Here’s the thing, it’s really hard to actually know why murder rates go up and down. In New York City we’ve been using Stop & Frisk as the violent crime rates have been steadily lowering in this city (and many others), and for a long time Bloomberg took credit for that through the Stop & Frisk practice. But when Stop & Frisk rates went down, murder rates didn’t shoot up. Just saying. And that’s ignoring how reliable the police data is, which is another issue. Let’s take a look at her evidence for a longer time frame:
The reason I’m pointing out her bad statistics is that she needs them to set up the following, truly disturbing paragraphs (emphasis mine):
But while racism is rightly deemed unacceptable, computer programs pose more subtle questions. If a spreadsheet forecast has a racial imbalance, is this likely to reinforce existing human biases, or racial profiling? Or is a weather map of crime simply a neutral tool? To put it another way, does the benefit of using predictive policing outweigh any worries about political risk?

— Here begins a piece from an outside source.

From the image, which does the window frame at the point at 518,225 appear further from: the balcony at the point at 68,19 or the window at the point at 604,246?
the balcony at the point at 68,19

Personally, I think it does. After all, as the former CPD computer experts point out, the algorithms in themselves are neutral. “This program had absolutely nothing to do with race… but multi-variable equations,” argues Goldstein. Meanwhile, the potential benefits of predictive policing are profound.
No, Gillian Tett, there is no such thing as a neutral tool. No algorithm focused on human behavior is neutral. Anything which is trained on historical human behavior embeds and codifies historical and cultural practices. Specifically, this means that the fact that black Americans are nearly four times as likely as whites to be arrested on charges of marijuana possession even though the two groups use the drug at similar rates would be seen by such a model (or rather, by the people who deploy the model) as a fact of nature that is neutral and true. But it is in fact a direct consequence of systemic racism.
Put it another way: if we allowed a model to be used for college admissions in 1870, we’d still have 0.7% of women going to college. Thank goodness we didn’t have big data back then!
This is very scary to me, when even Gillian Tett, who famously predicted the financial crisis in 2006, can be fooled. We clearly have a lot of work to do.